◆ What is required: Pull every line containing "custom" from the entries.

Dataset items
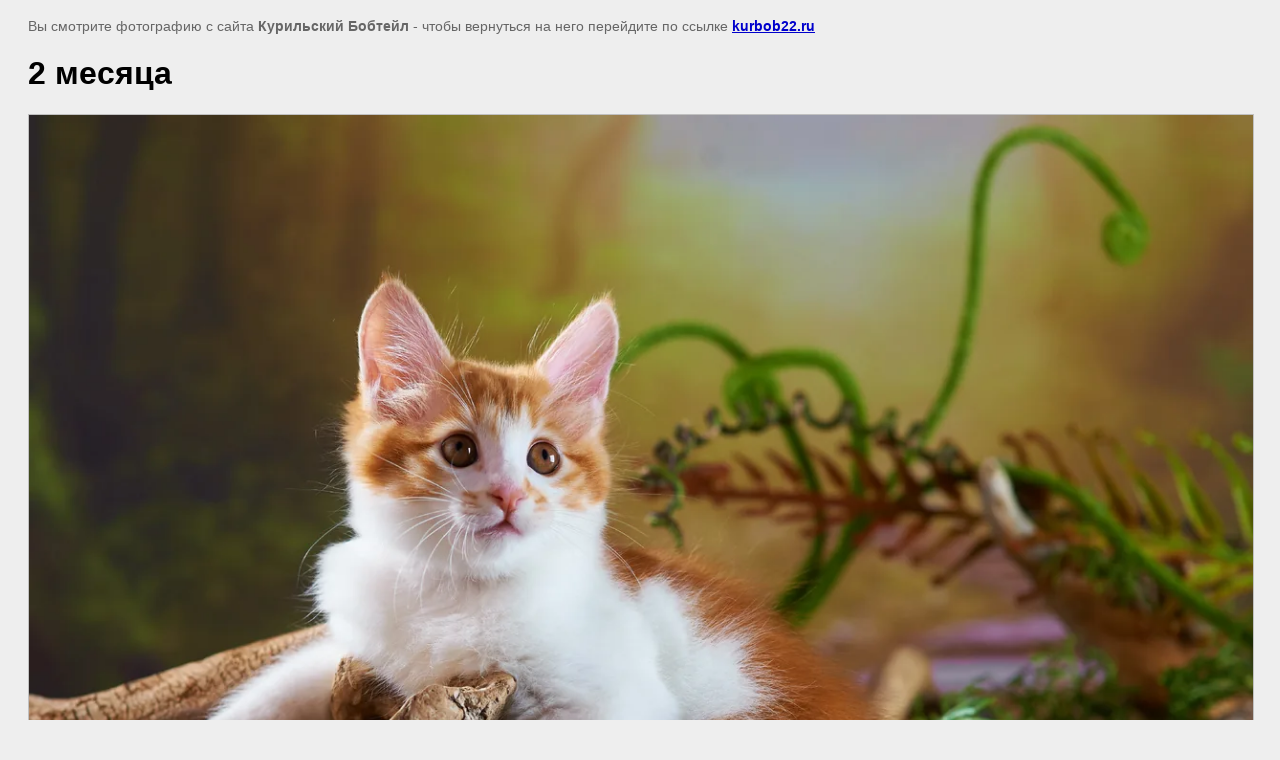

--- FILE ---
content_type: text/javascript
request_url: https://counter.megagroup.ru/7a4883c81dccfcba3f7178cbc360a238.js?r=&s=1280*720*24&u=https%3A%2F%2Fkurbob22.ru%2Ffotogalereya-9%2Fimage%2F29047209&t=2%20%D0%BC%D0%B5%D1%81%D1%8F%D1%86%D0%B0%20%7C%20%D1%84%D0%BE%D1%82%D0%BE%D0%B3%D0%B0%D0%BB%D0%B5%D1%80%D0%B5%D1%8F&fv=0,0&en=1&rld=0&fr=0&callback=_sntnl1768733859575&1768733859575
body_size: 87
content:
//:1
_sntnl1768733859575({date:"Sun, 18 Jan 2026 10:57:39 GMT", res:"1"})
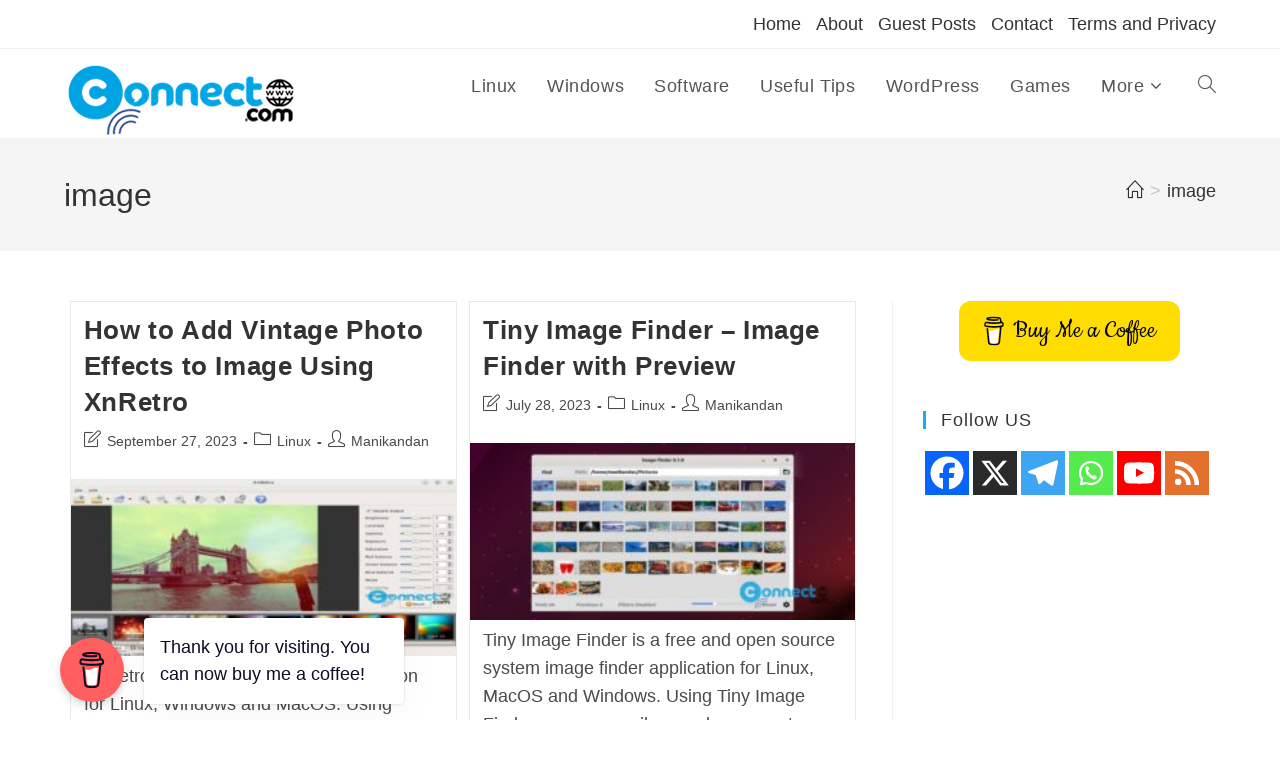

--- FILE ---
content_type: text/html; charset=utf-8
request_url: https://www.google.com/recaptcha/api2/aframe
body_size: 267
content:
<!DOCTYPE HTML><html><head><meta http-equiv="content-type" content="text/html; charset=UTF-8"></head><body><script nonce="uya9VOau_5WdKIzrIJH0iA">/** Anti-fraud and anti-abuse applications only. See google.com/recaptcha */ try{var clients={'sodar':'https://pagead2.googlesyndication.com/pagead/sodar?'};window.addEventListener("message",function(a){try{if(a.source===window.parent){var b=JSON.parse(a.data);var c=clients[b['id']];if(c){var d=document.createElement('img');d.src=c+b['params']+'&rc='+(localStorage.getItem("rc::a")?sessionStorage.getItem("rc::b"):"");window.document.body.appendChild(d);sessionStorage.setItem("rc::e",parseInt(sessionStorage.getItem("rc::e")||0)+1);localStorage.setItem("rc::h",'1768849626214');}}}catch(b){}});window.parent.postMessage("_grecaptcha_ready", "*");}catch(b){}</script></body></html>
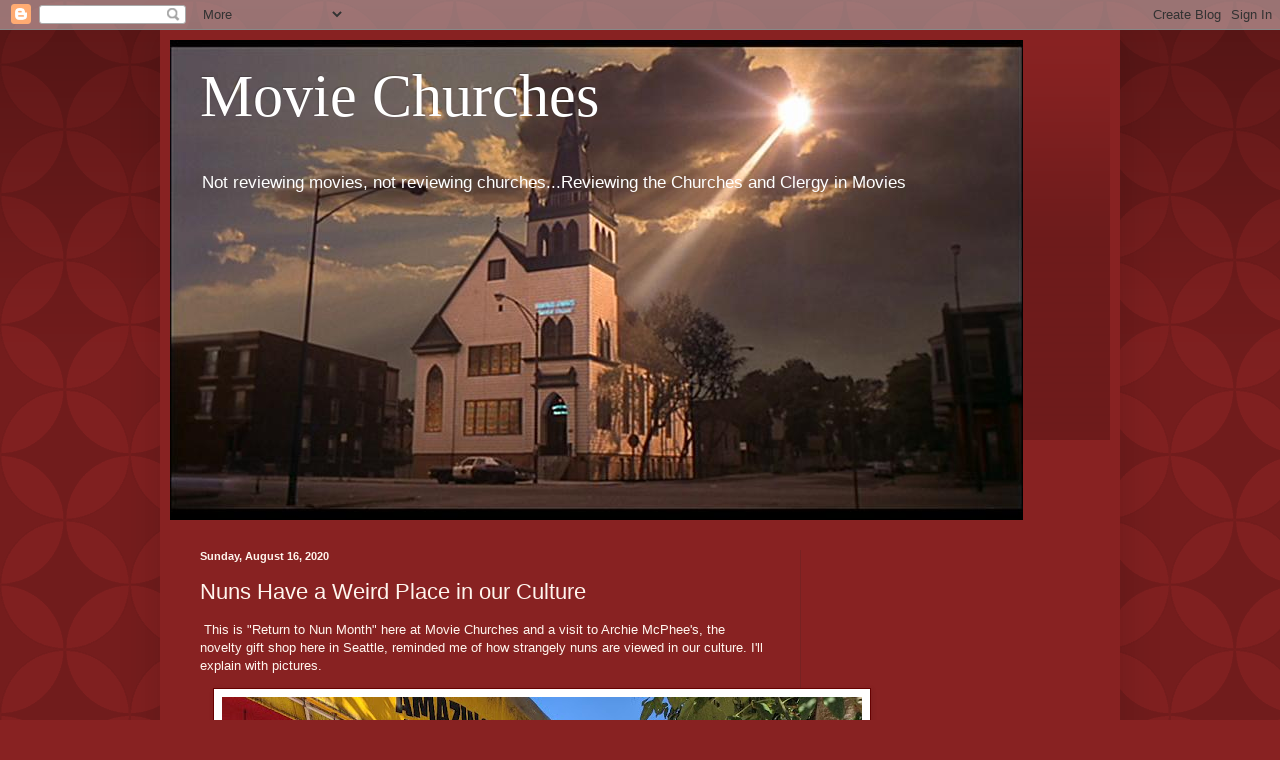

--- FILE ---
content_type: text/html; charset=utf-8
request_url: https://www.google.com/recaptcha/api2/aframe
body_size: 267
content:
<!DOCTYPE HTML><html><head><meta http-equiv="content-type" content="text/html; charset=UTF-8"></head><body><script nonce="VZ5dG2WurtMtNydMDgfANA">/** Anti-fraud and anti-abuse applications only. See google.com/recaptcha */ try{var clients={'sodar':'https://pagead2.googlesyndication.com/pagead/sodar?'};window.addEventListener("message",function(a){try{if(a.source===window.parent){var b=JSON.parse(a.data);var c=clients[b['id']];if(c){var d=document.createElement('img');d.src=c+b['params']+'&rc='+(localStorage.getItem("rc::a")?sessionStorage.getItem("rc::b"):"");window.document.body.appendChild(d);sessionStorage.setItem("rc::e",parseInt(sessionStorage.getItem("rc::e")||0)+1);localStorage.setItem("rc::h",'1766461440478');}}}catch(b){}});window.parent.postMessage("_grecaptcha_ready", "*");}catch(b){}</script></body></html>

...

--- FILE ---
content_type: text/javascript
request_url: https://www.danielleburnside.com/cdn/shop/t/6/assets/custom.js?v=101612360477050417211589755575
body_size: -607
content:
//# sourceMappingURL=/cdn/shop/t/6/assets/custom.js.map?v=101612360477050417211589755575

◆ Answer to the exercise:
request_url: https://www.danielleburnside.com/cdn/shop/t/6/assets/custom.js?v=101612360477050417211589755575
//# sourceMappingURL=/cdn/shop/t/6/assets/custom.js.map?v=101612360477050417211589755575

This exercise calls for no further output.